* start PASSAGE *
Naturally, by siding with the masses, Imam Nuru Khalid, who was psychologically martyred when fired from his job, should have been catapulted to such a prestigious clerical position. But in his case, this was impeded by his affiliation to interfaith organizations, often seen with Christian groups who, it seems, trust him as one of the symbols of moderation and tolerance, which may not be entirely untrue. The attention of the Muslim public was recently attracted by his unpopular view when in the aftermath of Abduljabbar Nasiru Kabara’s blasphemy saga and the ensuing arguments, Nuru Khalid voiced views that did not go well with the majority of enthusiasts, particularly on the shortlived misunderstanding between Prof Ibrahim Maqary and Dr Abdallah Gadon Kaya, two rising scholars in northern Nigeria.
At that time, Nuru Khalid was exposed as an advocate of interfaith, which in Hausa people wrongly render as wahdatul adyan (unification of religions), thanks to the widely circulated clips of Shaykh Albani, which popularized this view and mentioned Nuru Khalid as one of its agents. Hence, when Nuru Khalid was removed from his imam position, many commentators in the North merely clung to his affiliation to the interfaith group to further endorse, celebrate or justify his removal. But the mosque did not cite that as a cause for his sack or regard it as a fundamental problem of the Imam. However, Nuru Khalid’s sudden transformation as a hero in the milieu of Nigerian Christians, some of who might not have known him before, his public revelation about some international groups proposing to finance a mosque project for him and his more open hobnobbing with Christians have further thrown him into disrepute among Muslims, who still sense that this interfaith phenomenon is nothing but attempts to eclipse the teachings of Islam and collapse all religions into one new faith.
Another figure, also seen as a vital organ in the interfaith dialogue program, coincidentally also bearing the name Shaykh Nuru Lemu. Although sounding calm and soft-spoken unlike his namesake, Nura Lemu has taken it up to himself to clear what he thought are misconceptions being circulated about the interfaith dialogue initiative. In an audio clip shared via social media, Nuru Lemu claimed that interfaith is never a new invention nor devoid of a rudimentary religious basis, tracing it to the time of Prophet Muhammad when he designed a pact of peaceful coexistence with Jews as citizens of Madinah, and when he entered into a truce with Quraysh polytheists in the famous treaty that would be known as Hudabiyyah. Nuru could have cited the pre-Islamic treaty known as Hilf al-Fudul, which the Prophet participated in, and pledged to partake in a similar one if a need for that would arise. In fact, Nuru would have cited numerous Quranic verses upholding peaceful coexistence and dialogue between Muslims and members of other faiths, as can be discerned in chapters like Surat Ali-Imran, Surat al-Ma’idah, Surat al-Mumtahanah, etc. Since the second biggest religion after Islam in Nigeria is Christianity, it is interesting to make a case with the verse that says:
“You shall certainly find the Jews and those who associate partners with Allah the most vehement of the people in enmity against those who believe, and you shall certainly find those who say, `We are Christians,’ the nearest in friendship towards those who believe. That is so because there are savants and monks amongst them and because they are not haughty ” [Surat al-Ma’idah verse 82].
* end PASSAGE *
* start RAW RECORDS *
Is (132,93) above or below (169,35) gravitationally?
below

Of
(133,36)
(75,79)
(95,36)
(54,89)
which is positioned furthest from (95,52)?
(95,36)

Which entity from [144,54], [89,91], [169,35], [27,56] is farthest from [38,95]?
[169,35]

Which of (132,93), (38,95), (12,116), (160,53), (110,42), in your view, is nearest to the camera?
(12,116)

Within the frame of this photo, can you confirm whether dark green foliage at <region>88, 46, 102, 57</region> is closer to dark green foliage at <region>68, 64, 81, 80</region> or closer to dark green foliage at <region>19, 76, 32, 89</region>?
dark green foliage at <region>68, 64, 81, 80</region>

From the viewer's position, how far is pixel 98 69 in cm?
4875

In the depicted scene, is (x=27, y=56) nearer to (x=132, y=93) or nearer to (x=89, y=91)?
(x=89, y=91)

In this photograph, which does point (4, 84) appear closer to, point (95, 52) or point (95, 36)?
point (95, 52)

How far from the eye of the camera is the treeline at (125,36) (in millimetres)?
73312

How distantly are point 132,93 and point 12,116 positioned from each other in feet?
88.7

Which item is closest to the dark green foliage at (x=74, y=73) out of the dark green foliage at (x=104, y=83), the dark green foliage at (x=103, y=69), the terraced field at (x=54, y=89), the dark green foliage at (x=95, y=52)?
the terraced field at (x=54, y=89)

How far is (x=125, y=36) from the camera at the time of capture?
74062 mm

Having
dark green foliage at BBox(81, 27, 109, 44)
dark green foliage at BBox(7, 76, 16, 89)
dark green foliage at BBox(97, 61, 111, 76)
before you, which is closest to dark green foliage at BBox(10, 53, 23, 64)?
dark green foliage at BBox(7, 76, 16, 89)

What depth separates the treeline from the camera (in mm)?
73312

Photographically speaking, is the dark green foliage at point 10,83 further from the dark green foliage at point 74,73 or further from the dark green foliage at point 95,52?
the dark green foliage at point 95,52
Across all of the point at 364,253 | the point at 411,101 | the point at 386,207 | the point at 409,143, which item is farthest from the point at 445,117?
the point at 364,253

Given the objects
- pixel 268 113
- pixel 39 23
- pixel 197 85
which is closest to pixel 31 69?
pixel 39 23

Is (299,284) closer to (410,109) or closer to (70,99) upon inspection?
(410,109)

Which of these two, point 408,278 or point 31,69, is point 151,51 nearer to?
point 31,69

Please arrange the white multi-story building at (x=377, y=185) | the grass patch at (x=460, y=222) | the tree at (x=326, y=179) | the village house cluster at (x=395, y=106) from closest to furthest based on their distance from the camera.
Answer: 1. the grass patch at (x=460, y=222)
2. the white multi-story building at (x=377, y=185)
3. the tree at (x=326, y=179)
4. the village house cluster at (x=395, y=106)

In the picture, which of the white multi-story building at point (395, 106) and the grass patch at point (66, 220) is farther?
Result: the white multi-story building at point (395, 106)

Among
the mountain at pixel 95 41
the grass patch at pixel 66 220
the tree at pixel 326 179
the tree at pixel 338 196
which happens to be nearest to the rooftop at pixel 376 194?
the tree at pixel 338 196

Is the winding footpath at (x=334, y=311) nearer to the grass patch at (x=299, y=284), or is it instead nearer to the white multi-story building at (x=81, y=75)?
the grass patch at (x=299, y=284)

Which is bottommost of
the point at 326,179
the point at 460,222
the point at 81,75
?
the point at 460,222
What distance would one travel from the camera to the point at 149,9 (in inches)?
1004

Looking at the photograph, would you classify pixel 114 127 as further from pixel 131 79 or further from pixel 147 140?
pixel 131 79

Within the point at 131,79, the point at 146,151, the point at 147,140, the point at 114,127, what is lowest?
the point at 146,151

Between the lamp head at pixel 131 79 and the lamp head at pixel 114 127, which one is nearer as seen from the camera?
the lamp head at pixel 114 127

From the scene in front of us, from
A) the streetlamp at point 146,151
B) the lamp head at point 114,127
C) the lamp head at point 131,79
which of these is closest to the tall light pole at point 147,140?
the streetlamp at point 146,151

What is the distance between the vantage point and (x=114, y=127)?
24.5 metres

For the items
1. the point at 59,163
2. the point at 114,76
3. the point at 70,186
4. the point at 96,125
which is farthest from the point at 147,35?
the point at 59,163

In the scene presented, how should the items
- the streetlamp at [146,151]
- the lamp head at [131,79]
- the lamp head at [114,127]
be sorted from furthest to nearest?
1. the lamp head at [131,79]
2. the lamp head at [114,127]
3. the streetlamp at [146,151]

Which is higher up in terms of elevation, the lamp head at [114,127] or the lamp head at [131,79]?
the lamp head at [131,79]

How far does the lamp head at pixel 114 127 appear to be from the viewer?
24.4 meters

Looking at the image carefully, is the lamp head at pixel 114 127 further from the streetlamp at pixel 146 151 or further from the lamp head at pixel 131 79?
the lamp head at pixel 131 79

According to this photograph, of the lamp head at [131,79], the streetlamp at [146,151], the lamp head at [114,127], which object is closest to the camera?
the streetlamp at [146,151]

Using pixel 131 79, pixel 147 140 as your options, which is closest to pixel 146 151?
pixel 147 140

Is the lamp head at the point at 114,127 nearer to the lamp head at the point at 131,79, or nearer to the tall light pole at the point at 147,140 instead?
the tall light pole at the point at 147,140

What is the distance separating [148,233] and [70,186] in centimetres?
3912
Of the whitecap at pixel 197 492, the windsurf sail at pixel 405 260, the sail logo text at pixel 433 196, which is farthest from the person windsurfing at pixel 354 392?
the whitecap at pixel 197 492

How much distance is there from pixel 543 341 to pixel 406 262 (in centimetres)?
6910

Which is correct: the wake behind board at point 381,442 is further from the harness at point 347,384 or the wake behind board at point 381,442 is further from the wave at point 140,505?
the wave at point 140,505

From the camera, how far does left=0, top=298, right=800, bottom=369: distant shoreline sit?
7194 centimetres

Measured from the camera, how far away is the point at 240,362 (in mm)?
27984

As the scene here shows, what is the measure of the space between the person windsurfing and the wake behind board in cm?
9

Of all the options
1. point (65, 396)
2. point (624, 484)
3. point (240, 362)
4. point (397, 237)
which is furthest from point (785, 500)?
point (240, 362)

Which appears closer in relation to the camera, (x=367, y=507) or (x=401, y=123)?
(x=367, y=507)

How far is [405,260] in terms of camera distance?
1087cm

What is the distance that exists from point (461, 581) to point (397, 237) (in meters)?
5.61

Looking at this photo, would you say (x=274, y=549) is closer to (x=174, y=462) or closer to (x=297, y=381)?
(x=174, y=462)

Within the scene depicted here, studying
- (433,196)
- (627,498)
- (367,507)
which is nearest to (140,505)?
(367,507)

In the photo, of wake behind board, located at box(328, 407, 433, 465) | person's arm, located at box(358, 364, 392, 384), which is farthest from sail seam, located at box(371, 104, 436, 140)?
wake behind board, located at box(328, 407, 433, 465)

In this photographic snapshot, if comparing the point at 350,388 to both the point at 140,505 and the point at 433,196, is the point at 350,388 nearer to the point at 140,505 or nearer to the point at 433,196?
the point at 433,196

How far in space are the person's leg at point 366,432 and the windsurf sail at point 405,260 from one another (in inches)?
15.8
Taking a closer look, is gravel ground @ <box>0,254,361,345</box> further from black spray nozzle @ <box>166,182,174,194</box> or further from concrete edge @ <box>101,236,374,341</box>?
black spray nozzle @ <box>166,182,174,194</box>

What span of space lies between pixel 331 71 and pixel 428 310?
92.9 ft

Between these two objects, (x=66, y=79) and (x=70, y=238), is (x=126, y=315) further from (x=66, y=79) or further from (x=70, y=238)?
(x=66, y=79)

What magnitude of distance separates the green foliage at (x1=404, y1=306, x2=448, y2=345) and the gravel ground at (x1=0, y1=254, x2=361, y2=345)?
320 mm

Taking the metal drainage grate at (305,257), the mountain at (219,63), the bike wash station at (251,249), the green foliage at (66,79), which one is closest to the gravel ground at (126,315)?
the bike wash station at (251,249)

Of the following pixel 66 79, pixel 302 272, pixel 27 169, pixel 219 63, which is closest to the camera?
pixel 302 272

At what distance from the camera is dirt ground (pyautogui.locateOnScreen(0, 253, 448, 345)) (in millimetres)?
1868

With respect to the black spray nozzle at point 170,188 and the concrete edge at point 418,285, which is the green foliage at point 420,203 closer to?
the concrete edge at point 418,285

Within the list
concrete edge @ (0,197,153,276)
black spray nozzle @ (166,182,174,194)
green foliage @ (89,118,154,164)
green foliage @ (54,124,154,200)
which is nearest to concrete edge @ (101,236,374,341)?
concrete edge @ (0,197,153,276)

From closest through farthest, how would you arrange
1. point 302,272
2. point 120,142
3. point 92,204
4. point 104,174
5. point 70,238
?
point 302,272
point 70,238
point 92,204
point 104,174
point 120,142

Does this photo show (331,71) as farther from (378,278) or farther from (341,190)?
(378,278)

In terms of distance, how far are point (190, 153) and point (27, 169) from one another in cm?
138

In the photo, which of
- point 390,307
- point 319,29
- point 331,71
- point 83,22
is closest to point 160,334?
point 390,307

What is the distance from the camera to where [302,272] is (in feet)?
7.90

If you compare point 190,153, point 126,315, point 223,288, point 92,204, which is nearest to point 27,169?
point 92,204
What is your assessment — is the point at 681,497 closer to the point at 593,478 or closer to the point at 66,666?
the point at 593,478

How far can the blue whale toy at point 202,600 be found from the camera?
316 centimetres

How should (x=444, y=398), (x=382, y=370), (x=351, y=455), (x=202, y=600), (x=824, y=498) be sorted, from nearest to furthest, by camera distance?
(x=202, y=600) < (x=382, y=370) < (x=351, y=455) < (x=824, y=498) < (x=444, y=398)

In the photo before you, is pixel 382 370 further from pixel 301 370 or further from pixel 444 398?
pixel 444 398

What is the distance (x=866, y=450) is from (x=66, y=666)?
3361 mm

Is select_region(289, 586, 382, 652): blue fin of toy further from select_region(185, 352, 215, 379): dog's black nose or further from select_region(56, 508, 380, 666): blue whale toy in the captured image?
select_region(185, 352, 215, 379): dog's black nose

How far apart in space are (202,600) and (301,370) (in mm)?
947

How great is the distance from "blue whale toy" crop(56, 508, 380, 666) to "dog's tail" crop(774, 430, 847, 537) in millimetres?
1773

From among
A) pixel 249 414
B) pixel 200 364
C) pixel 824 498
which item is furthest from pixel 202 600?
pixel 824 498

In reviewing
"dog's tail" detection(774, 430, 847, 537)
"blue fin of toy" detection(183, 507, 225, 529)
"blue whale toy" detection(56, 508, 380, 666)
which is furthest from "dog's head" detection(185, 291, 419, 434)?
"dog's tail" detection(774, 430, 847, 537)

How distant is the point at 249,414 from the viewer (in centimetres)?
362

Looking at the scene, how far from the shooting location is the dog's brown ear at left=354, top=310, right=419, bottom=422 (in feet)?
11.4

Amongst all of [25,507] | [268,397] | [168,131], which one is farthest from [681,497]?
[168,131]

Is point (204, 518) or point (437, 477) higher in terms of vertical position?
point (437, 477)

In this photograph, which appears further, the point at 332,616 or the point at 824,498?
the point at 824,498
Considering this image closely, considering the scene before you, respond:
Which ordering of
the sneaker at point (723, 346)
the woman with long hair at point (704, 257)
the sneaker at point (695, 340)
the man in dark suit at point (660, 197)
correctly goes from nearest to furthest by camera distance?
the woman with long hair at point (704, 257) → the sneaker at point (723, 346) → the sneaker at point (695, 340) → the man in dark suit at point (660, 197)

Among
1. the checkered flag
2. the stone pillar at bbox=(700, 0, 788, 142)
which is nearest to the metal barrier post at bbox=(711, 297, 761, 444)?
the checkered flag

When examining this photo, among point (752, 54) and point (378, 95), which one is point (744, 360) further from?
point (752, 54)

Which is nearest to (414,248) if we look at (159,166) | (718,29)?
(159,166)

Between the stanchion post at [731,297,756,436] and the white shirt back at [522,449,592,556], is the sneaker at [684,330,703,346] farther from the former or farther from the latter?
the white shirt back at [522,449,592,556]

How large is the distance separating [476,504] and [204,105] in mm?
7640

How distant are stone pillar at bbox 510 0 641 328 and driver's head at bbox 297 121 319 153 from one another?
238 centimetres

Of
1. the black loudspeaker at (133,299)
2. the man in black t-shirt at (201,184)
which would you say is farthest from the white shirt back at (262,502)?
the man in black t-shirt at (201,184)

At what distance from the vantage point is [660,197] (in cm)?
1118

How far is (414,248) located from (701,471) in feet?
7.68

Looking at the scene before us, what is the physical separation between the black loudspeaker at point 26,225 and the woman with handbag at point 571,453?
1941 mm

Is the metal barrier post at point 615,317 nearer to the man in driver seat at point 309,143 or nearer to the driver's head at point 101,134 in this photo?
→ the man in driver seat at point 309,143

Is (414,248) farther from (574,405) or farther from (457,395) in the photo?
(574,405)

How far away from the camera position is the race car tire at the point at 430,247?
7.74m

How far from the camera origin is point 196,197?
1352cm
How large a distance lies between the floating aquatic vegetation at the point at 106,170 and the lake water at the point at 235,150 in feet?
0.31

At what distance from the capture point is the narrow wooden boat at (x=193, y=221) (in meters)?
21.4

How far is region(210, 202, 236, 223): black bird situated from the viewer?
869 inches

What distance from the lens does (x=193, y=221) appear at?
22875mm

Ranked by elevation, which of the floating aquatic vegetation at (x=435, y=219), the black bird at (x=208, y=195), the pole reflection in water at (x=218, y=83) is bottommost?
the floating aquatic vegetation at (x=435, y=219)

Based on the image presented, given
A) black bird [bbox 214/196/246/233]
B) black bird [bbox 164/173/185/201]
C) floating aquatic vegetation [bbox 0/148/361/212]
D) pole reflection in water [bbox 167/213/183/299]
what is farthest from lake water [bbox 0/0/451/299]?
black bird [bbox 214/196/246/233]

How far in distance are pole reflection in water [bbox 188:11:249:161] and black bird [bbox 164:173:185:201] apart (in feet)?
* end RAW RECORDS *
§ TASKS TO CARRY OUT:
1. Condense the paragraph of the passage on interfaith dialogue that begins "At that time, Nuru Khalid was exposed" into a short list of points that keeps its main facts.
2. According to the passage on interfaith dialogue, are the following statements correct? Answer yes or no for each, and quote the words of the passage that decide it.
(a) The mosque gave Nuru Khalid's interfaith affiliation as a reason for dismissing him.
(b) Nuru Lemu traced interfaith back to the time of Prophet Muhammad.
(c) Christianity is the second biggest religion in Nigeria after Islam.
3. Carry on the passage on interfaith dialogue from the point where it stops.

§ TASK-BY-TASK ANSWERS:
1.
- Widely circulated clips of Shaykh Albani exposed Nuru Khalid as an advocate of interfaith and named him as one of its agents. In Hausa, people wrongly render interfaith as wahdatul adyan (unification of religions).
- When he was removed as imam, many commentators in the North used his interfaith affiliation to endorse, celebrate or justify his removal. The mosque did not cite it as a cause for his sack.
- Three things further discredited him among Muslims:
  - his sudden transformation into a hero among Nigerian Christians
  - his public revelation that international groups proposed to finance a mosque project for him
  - his more open association with Christians
- Many Muslims see interfaith as an attempt to eclipse the teachings of Islam and collapse all religions into one new faith.

2.
(a) No: "But the mosque did not cite that as a cause for his sack or regard it as a fundamental problem of the Imam."
(b) Yes: "tracing it to the time of Prophet Muhammad"
(c) Yes: "the second biggest religion after Islam in Nigeria is Christianity"

3.
Nuru Lemu, who is one of the heads of a mega religious and educational centre in Niger State, a neighbour to Abuja, where his sacked namesake is based, added that the dialogue would also concentrate on intra-Muslim relations. Thus, it will work out ways to dent and lessen the growing discords and animosities among Muslims occasioned by ideological rivalry and sectarian division.
From this viewpoint, it is not hard to convince Muslims that the interfaith issue is a healthy, innocuous mission that Muslims would warmly welcome as a process of living up to the expectation of their scripture and broader Islamic vision.
However, it must be clarified that interfaith dialogue may have a unique interpretation for Christians different from what Muslims may be ready to accept. Muslims do not appear prepared to assimilate the neo-liberal interpretation of Islam in such a way that they would compromise established Islamic values and fundamental teachings. Muslims may fail to implement specific injunctions of Islam based on human weakness, but they will hardly portray them as outmoded, irrelevant and unsuitable for the modern situation.
Christians, for instance, as evinced by the obsession of Mathew Kukah in his anti-Islam columns and public discourses, may conjure that interfaith dialogue would henceforth guarantee them an institutional legitimacy of marrying a Muslim woman, or it may make Muslims feel reluctant in missionary work while they (Christians) continue to win converts either directly by luring pockets of northern animists or through the new atheism phenomenon that trend mainly in the virtual world and cyberspace. Christians may conjecture that Muslim females, especially in Yorubaland, where the controversy keeps erupting, will relinquish their fundamental right of wearing hijab. In fact, many Christians would wrongly assume that interfaith dialogue, when successfully embraced, will encourage Muslims to keep mute on tragic instances befalling their fellows, such as the series of ethno-religious crises that broke out in places like Jos, Tafawa Balewa, Southern Kaduna, Lagos Sagamu, etc.
In retrospect, to what extent are Nigerian Christians ready to accept Prophet Muhammad as God’s apostle just as Muslims uphold Jesus as Prophet as a fundamental condition of being a Muslim, without which one will be outside the fold of Islam? Or at least, are Nigerian Christians ready to reserve some respect for Prophet Muhammad so that they will shun all utterances and actions that may be considered blasphemous, which, needless to say, fuels religious crisis and further strains relations between Muslims and Christians?
Nigerian Muslims would be very willing to uphold peace initiatives. Still, they will be very unlikely to accept any interfaith interpretation that warrants silence and reprisals in situations where their fellows are innocently attacked and persecuted anywhere on Nigerian soil. Muslims will invoke the same scripture which warns them not to ally with their enemies – whoever they might be, which enjoins them not to give in to treachery, which cautions them on prospects of being bamboozled and hoodwinked by their enemies and which reminds them to be prepared for self-defence. Therefore, the interfaith initiative appears to be a neutral concept that can be applied positively or negatively and can be abused or misinterpreted disproportionately. But, clearly, its application goes hand in hand with contexts and real-life experiences.